Je n’oublierai jamais : « On vous vaccinera de force. Moi je vous ferai emmener par deux policiers au centre de vaccination ». Emmanuel Lechypre, journaliste.
Je n’oublierai jamais : « Les devoirs valent avant les droits. » Emmanuel Macron
Je n’oublierai jamais : « Un irresponsable n’est plus un citoyen. » Emmanuel Macron
Je n’oublierai jamais le contrôle zélé de ce pass par nos semblables en mal d’autorité ou de supériorité.
Je n’oublierai jamais l’interdiction des hôpitaux aux malades en cours de traitement non détenteur d’un pass
Je n’oublierai jamais : « Greffer un non vacciné c’est gaspiller un organe. » Patrick Evrard, directeur du centre de transplantation de Mont-Godinne à Namur.
Je n’oublierai jamais Michel Onfray comparant les non-vaccinés à « des racailles, des contaminateurs conscients d’avoir le Sida ou des violeurs de jeunes filles. »

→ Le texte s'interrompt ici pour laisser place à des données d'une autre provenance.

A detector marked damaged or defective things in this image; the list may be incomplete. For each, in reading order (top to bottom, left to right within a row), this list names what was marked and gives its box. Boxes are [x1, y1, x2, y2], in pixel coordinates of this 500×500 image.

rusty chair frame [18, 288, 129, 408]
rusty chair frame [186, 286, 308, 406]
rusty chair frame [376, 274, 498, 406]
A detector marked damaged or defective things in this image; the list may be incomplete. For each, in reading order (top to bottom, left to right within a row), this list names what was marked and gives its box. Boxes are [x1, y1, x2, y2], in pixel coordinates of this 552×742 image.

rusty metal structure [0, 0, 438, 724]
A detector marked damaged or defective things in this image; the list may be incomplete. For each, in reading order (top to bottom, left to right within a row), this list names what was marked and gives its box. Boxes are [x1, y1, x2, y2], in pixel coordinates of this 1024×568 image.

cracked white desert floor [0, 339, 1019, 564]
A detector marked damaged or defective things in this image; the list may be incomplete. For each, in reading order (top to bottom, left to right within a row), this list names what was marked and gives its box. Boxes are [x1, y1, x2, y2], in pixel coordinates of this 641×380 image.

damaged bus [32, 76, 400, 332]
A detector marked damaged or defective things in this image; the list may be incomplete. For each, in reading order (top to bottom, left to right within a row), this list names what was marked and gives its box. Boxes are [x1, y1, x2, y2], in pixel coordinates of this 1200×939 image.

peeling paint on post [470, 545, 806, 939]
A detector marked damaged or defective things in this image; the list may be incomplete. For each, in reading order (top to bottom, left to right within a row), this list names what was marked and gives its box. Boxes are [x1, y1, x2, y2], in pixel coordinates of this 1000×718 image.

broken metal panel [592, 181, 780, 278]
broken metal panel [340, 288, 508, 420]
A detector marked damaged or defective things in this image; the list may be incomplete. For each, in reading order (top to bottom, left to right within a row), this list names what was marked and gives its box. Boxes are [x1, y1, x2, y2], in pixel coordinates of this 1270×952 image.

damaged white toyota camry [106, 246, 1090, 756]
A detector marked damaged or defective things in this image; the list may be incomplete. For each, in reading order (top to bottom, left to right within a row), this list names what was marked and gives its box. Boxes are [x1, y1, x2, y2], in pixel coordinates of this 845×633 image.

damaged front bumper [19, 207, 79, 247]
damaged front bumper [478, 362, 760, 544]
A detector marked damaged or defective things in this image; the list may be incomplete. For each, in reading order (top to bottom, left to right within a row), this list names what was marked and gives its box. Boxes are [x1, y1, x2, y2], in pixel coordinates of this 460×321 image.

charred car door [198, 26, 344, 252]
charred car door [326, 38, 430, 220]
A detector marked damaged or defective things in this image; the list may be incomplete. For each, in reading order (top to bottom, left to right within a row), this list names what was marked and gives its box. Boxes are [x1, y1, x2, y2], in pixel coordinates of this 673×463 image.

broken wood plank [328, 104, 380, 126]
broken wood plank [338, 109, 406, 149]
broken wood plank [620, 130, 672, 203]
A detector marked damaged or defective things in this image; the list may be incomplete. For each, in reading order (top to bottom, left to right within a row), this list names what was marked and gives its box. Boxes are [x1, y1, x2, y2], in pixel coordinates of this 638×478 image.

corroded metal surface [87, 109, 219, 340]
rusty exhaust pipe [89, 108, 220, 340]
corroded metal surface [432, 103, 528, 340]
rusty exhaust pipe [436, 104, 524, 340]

Je n’oublierai jamais : « Faisons payer l’entrée en réanimation aux non vaccinés. » Charles Consigny, chroniqueur
Je n’oublierai jamais l’obligation vaccinale, au 15 septembre 2021, des soignants, des pompiers et des militaires faisant des réfractaires à cette obligation des « suspendus ».
Je n’oublierai jamais les soignants applaudis puis suspendus, sans aucune ressource ni indemnité, puisque privés aussi de licenciement.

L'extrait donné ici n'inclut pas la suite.